Why is an energy-efficient home worth more?

John concedes that the claim that energy-efficient homes are worth more is a bold claim. Nonetheless, some research argues that people will pay more for an energy-efficient home. For example, John cites a journal article from 2012, arguing that energy-efficient homes are 9% more valuable than non-energy efficient homes. Moreover, The Guardian published a survey in 2016 in which 89% of people would pay more for an energy-efficient home.

This raises the question of why people value energy-efficient homes more? As John explains, it is due to several interrelating factors. Namely, with energy prices rising, people see energy efficient homes as less costly to run. Moreover, having an energy-efficient home also helps individuals lower their carbon footprint, especially in a world that is increasingly facing the reality of the effects of global warming. Furthermore, John explains that tax regimes are increasingly are likely to favour energy-efficient homes.

How does an energy efficient home help save the planet?

To conclude, John emphasizes that an energy-efficient home has a direct effect on saving the planet. Specifically, energy-efficient homes provide some of the most effective means of achieving a range of global goals, such as addressing climate change and creating sustainable and thriving communities. Energy-efficient homes have the potential to not only reduce or eliminate negative impacts on the environment, by using less water, energy, or natural resources, but they can also have a positive effect on the environment by generating their own energy.

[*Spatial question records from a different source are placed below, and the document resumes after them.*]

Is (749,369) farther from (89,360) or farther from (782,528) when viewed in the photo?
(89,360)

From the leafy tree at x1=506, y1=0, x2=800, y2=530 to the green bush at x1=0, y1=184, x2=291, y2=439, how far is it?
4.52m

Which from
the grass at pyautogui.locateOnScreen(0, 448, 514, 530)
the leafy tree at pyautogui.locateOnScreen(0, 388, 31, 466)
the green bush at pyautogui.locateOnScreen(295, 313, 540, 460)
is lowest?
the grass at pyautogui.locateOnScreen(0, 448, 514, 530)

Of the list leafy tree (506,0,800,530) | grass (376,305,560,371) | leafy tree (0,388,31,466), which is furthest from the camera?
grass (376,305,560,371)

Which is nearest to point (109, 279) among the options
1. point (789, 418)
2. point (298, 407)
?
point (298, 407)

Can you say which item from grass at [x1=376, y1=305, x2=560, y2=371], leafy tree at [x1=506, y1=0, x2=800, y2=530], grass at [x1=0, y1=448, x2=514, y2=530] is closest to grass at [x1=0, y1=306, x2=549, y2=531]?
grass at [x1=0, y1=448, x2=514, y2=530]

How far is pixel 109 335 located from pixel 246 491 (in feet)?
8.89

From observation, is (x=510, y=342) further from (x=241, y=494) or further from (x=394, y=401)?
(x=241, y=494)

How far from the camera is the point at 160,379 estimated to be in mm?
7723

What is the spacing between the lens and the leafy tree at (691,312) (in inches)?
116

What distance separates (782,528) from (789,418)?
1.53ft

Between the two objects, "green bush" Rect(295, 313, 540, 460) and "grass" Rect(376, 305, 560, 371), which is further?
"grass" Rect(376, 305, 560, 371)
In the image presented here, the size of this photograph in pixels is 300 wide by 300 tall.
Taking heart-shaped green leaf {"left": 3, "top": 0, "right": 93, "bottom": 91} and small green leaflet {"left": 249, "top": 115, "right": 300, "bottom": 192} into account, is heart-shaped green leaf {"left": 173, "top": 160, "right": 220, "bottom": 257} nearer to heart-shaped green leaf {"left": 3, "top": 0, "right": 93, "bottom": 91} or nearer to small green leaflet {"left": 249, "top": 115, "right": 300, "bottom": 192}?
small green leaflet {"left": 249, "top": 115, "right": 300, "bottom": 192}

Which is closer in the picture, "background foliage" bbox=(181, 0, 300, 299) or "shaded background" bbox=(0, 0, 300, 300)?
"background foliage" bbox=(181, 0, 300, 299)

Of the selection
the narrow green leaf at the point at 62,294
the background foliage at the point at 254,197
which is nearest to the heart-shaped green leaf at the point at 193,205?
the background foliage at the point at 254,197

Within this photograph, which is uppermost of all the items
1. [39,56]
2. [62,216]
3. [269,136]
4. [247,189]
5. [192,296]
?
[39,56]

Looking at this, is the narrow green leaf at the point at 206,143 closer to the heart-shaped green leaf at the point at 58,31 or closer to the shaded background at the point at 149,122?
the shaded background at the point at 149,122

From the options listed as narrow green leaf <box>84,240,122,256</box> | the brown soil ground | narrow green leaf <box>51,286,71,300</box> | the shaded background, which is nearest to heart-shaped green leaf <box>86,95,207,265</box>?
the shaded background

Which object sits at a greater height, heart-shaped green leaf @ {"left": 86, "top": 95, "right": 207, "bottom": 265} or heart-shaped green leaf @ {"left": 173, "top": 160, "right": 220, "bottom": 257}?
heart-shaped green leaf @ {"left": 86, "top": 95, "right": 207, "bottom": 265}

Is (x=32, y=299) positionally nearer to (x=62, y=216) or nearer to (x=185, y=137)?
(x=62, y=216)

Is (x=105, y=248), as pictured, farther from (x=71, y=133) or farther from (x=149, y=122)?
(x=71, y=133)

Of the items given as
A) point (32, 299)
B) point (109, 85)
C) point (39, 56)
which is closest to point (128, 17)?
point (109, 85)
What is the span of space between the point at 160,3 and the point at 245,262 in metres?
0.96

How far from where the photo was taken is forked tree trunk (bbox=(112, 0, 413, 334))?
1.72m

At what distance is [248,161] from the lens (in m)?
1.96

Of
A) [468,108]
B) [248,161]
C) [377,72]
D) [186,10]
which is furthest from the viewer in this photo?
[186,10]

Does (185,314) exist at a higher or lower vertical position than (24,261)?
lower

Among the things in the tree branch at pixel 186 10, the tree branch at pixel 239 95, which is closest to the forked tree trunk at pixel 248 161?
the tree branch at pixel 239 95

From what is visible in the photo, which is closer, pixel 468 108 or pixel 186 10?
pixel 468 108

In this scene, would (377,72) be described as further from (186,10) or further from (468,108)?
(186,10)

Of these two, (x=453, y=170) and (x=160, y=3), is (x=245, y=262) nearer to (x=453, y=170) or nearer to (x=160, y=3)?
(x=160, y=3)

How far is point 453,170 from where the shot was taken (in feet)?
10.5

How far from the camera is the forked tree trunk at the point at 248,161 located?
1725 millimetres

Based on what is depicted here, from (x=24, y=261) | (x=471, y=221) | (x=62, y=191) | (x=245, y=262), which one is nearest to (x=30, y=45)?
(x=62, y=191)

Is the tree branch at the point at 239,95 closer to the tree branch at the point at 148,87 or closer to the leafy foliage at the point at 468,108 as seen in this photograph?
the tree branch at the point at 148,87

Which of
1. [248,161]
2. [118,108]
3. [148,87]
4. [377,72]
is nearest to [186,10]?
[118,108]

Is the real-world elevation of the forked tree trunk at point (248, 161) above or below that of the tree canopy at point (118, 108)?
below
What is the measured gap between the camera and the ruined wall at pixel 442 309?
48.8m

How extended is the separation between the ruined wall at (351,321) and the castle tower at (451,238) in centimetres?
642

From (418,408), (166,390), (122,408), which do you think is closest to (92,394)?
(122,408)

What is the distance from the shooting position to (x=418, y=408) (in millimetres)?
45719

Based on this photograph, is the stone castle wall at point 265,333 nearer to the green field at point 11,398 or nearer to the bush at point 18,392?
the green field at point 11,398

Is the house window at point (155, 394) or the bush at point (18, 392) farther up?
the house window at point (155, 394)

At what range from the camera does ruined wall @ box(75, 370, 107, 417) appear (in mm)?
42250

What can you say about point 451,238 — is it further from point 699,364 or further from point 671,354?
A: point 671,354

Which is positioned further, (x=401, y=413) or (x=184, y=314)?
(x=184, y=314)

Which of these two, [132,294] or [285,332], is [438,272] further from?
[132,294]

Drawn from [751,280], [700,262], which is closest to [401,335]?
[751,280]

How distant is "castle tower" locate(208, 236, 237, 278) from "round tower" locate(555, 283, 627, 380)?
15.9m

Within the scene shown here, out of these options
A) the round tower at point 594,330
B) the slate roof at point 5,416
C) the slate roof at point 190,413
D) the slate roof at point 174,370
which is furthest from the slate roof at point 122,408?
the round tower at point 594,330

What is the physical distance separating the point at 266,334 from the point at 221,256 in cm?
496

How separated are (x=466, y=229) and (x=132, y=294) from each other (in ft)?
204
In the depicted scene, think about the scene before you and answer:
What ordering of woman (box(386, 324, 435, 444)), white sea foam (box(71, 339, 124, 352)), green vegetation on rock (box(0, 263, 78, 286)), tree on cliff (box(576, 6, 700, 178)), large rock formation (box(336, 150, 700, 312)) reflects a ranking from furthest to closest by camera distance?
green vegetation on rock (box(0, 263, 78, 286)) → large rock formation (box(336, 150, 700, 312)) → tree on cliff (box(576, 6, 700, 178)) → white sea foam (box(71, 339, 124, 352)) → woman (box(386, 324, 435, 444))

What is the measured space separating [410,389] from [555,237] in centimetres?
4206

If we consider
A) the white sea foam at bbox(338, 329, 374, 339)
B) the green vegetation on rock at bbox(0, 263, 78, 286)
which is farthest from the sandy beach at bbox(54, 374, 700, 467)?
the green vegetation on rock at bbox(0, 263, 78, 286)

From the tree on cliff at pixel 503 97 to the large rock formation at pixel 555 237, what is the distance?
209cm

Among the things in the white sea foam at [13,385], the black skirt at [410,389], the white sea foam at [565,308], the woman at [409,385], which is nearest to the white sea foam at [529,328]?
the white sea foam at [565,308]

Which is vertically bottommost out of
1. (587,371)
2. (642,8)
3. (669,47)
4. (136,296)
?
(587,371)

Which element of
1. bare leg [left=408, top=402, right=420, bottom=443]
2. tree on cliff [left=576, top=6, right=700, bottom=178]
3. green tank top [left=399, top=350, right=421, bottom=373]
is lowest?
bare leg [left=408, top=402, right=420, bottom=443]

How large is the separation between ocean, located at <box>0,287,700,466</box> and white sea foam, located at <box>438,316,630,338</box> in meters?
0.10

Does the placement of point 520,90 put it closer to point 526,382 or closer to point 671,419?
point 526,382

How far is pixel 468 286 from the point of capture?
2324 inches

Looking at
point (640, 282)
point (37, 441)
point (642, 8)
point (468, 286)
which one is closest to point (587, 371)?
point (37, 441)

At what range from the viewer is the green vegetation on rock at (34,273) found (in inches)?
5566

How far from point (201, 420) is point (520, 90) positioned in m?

Finally, John provided an outlook on future trends in energy-efficient homes. As John explained, he believes the future will see lots of photovoltaic production of electricity. For example, the Tesla roof tiles that lock into each other. John argues that we will increasingly see photovoltaic electricity from all the outside surfaces of buildings, and every home will have a battery and an electric car that will work in tandem.